Eat "clean" foods = Eating non-calorie dense foods. Foods that are low in calories and high in nutrients you need to fulfill your daily allotted amount of macro-nutrients.

liamrosen.com/fitness.html

Staples within my diet

- Fish (Tilapia/Salmon)
- Chicken Breast
- Turkey
- Brown Rice
- Kale
- Eggs

Those are staples within my every day diet just about.

I can do stronglift

But it's all about squats.

So is there a way I can substitute squats?

Are you opposed to trying SS? Any changes you make will ultimately be up to you. Just keep in mind, if you change something about the program, it's not really the program and more "your own" program after that.

Ok.
I'll risk myself to squat and see how I do the first months.

The only problem I have with SS/5x5 is that I've never seen people get muscular with it.
Just stronger or fatter(3000kcal a day lmao)

You aren't supposed to get muscular with it. It's supposed to help you build a basic format of muscle (it's for beginners). If you're fat, it'll help you lose weight. If you're skinny, it'll help you gain weight. Keep in mind though, you'll gain or lose weight by calorie consumption alone. Figure out your daily allotted amount, then either add or subtract by 20% to gain or lose weight.

I'd suggest for you to give it a try. It's ultimately up to you though because you're the one going to have to do it every day. I haven't heard much about stronglift personally.

Don't listen to these guys, SL and SS are awful routines if you're looking to add mass more than strength

muscleandstrength.com/workouts/phul-workout

try this

5x5 is just a SS rip off basically.

I'm skinny and I'm looking to get a bit massive but I want to be MUSCULAR not fat.
I get that I have to get a bit of fat but thats about it

My question is what exactly is the point in doing this over the regular BB workout

Ss & gomad.
8 months in and loving it.

Post results

Whats wrong faggot.
Show us your results.

This is a "regular BB workout". This is a little more efficient because it encourages compound lifting (like bench pressing, squatting, etc.), not just single motion lifts (like curling, etc.) The idea behind this is that it you can work out more muscles and exert less energy while do so since it's compound lifts.

This is basically to give you a good "muscle base". You can't just hop right into the deep end, start all these crazy lifts, and expect to get swole within a couple months. There typically needs to be a solid foundation before you can build upon it, just like a house.

Alright.
This is convincing.

But I'm unsure about the 3000kcal a day.
Can anyone who legit ate that much confirm it works?

Fron what I've read everywhere, it is a good recipe for getting fat.
I mean my TDEE is 2000kcal a day, if I don't eat more than this I won't be able to progress at lifting?
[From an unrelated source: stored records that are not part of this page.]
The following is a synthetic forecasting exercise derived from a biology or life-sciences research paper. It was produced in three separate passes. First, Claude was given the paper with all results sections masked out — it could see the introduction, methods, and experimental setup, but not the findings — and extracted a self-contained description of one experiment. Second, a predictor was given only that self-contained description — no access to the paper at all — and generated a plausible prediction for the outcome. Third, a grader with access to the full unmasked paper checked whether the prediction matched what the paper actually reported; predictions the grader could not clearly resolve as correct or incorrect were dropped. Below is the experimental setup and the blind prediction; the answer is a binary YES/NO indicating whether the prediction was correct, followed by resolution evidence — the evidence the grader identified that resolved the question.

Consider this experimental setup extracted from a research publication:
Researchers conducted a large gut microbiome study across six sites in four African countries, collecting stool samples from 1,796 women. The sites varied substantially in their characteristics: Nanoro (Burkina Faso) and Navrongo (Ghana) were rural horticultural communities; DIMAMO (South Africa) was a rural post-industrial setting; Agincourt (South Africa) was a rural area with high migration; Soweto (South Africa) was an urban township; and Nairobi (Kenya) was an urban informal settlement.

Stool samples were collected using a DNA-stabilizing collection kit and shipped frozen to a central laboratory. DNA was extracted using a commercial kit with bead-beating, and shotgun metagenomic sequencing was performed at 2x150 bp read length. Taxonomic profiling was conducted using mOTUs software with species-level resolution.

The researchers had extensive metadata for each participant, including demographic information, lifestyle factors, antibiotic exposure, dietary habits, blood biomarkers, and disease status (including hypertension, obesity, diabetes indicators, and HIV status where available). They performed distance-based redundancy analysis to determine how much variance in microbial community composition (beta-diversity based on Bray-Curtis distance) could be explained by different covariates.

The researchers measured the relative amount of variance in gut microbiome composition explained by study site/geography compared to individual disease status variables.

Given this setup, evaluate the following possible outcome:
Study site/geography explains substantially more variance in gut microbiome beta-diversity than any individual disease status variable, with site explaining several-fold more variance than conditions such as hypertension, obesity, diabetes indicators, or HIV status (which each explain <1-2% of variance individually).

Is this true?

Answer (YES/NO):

Well, you'll need to use this website right here.

mytdee.com/

Enter in your stats and under "Goal", pick "Gain Weight", under that, pick "Recommended". That will add the 20% of additional calories you'll need to slowly gain weight (you want to do it slowly, not fast).

In order to gain weight, you'll need to eat in caloric surplus; and in order to gain muscle, you'll need to eat nutritious "clean" food.

Be sure to reweigh and re-calculate your stats and needed calories every week on the same day in the morning after you piss and shit and before you consume everything. This will give you an accurate reading.

Says I need 2167 calories a day.
Then again I said I do little amount of exercice.
Should I select activitt rate as if I lift weights or is it only about my current activity rate?

You'll want to adjust it for your workout (don't count runs). So if you're going to be doing either SS or the other one you lifted, pick "lightly active".

Just be sure to reweigh and recalculate your stats and calories needed each week, in the mornings. This is to give you a consistent and accurate baseline.

according to this, if I put in 3-5 days a week of exercise, my calories needed to sustain my weight is 3600. If I use 1-3 days, it;s 3200.

I've been eating 1500-1800 cals per day now. I had no idea I could eat a bit more, not that I will.

Still pretty DYEL imo, have body dysmorphia, and most recent pic gets negative attention because my beard.